Work order: List every network class named in the subnetting passage below.

Text section:
Content starts

You also should know how to figure out how many network, subnet, and host bits are used with that subnetting scheme. From those facts, you easily can figure out how many hosts exist in the subnet and how many subnets you can create in that network using that subnet mask.
You already have learned that Class A, B, and C networks have either 8, 16, or 24 bits in their network fields, respectively. Those rules do not change. You also already have read that, without subnetting, Class A, B, and C addresses have 24, 16, or 8 bits in their host fields, respectively. With subnetting, the network part of the address does not shrink or change, but the host field shrinks to make room for the subnet field. So, the key to answering these types of questions is to figure out how many host bits remain after applying subnetting, which then can tell you the size of the subnet field. The rest of the answers follow from those two facts.

Content ends

Data block:
Content starts

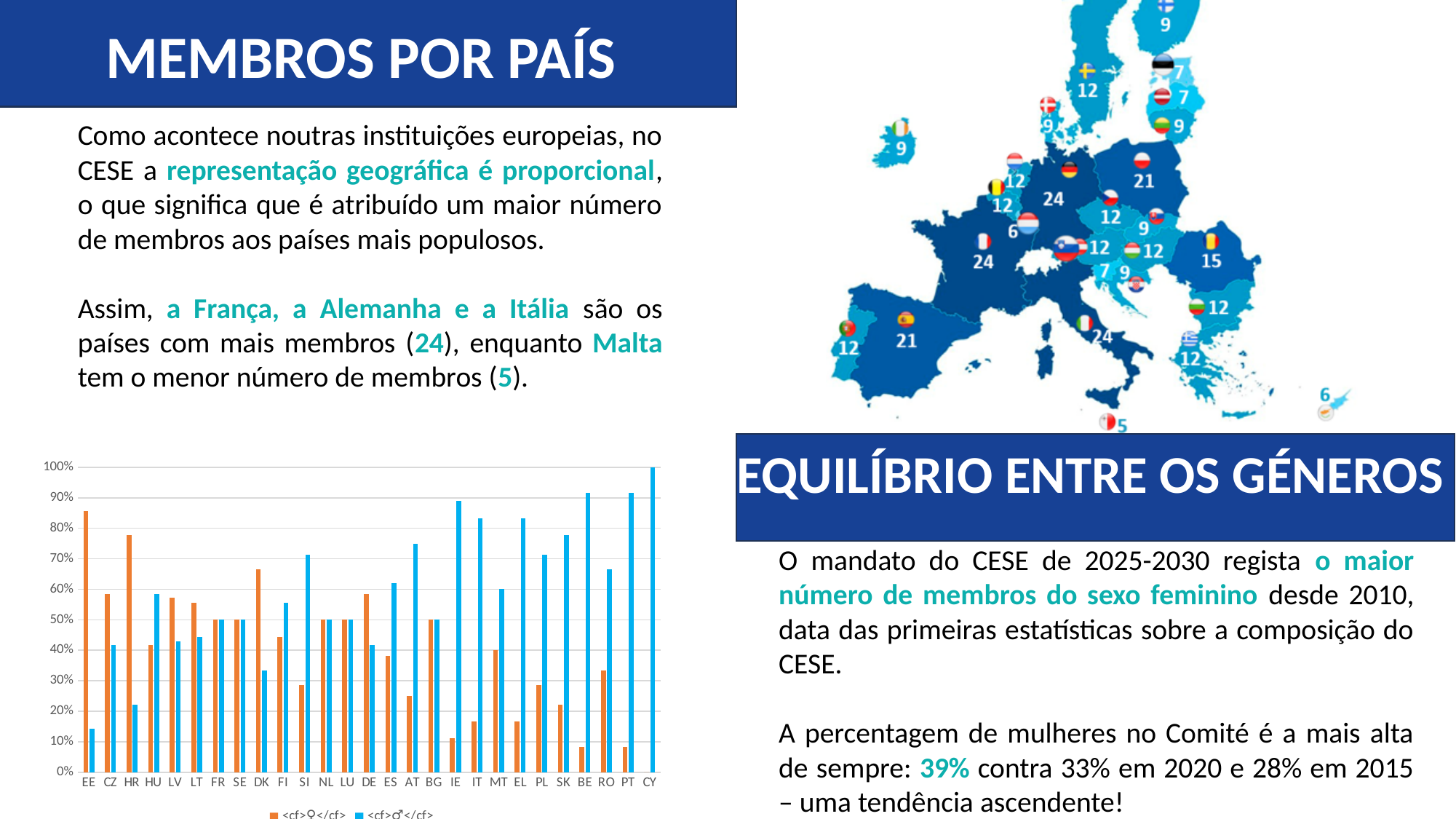
In the bar chart, is the blue bar for IE greater or less than 80%? greater In the bar chart, which country has the highest orange bar? EE In the bar chart, which is larger for EE, the orange bar or the blue bar? the orange bar In the bar chart, which country has the highest blue bar? CY In the bar chart, is the orange bar for EE greater or less than 80%? greater In the bar chart, which country has the lowest blue bar? EE How many countries are listed along the x axis of the bar chart? 27 In the bar chart, is the orange bar for HR greater or less than 70%? greater In the bar chart, what value does the blue bar for CY reach? 100% In the bar chart, which is larger for IT, the orange bar or the blue bar? the blue bar What kind of chart is shown at the bottom left of the slide? bar chart How many series does the legend of the bar chart list? 2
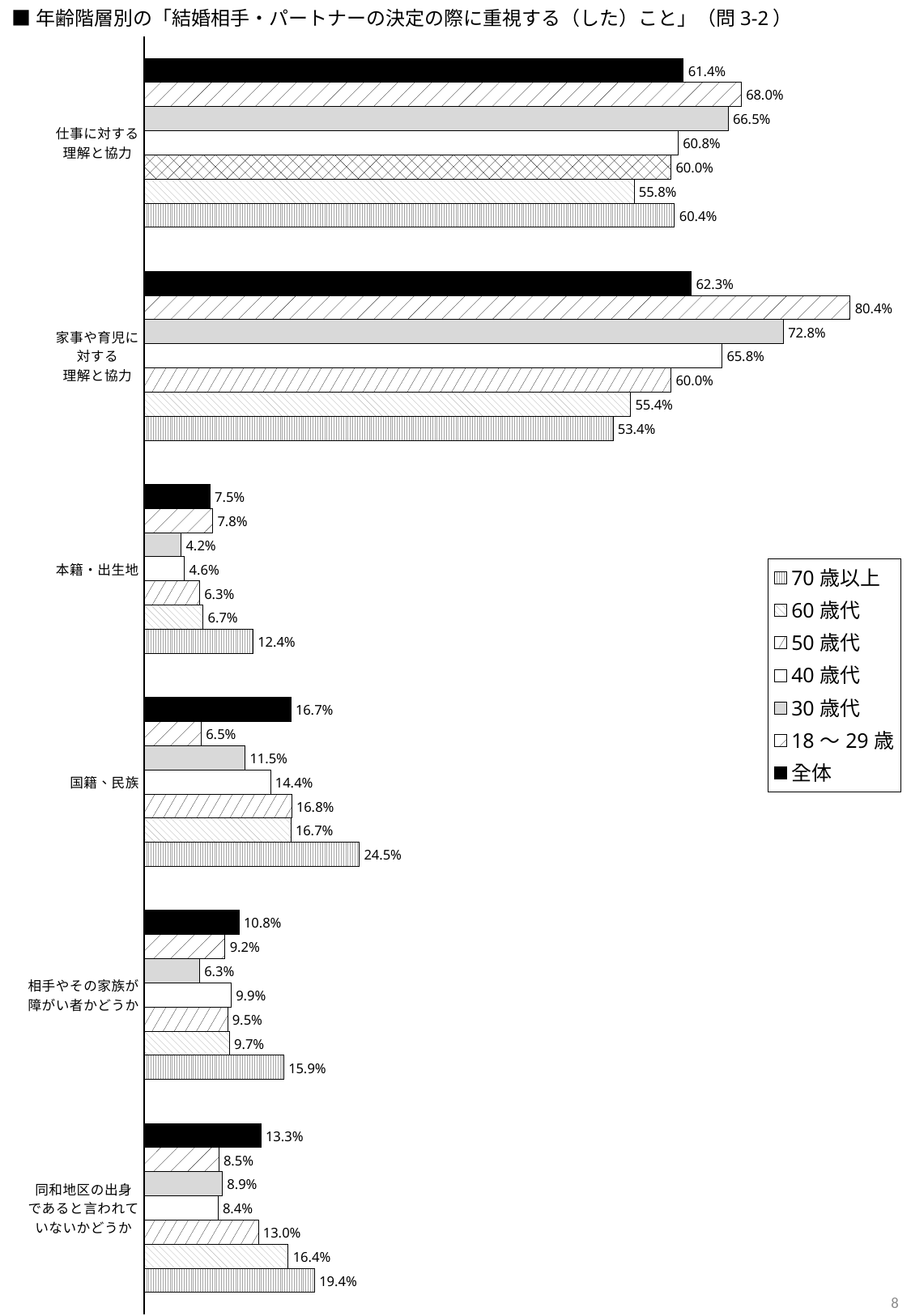
What is the value for 全体 in the category 仕事に対する理解と協力? 61.4% How many series does the legend list? 7 What is the difference between the 18～29歳 value and the 全体 value in the category 家事や育児に対する理解と協力? 18.1% Which age group has the lowest value in the category 本籍・出生地? 30歳代 In the category 同和地区の出身であると言われていないかどうか, which is larger: the value for 70歳以上 or the value for 全体? 70歳以上 What type of chart is shown on the slide? bar chart What is the value for 18～29歳 in the category 家事や育児に対する理解と協力? 80.4% How many categories are plotted on the chart? 6 What is the value for 70歳以上 in the category 相手やその家族が障がい者かどうか? 15.9% Which series is shown with solid black bars according to the legend? 全体 Which age group has the highest value in the category 家事や育児に対する理解と協力? 18～29歳 What is the value for 全体 in the category 国籍、民族? 16.7%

Content ends

Exercise output: Class A, Class B, Class C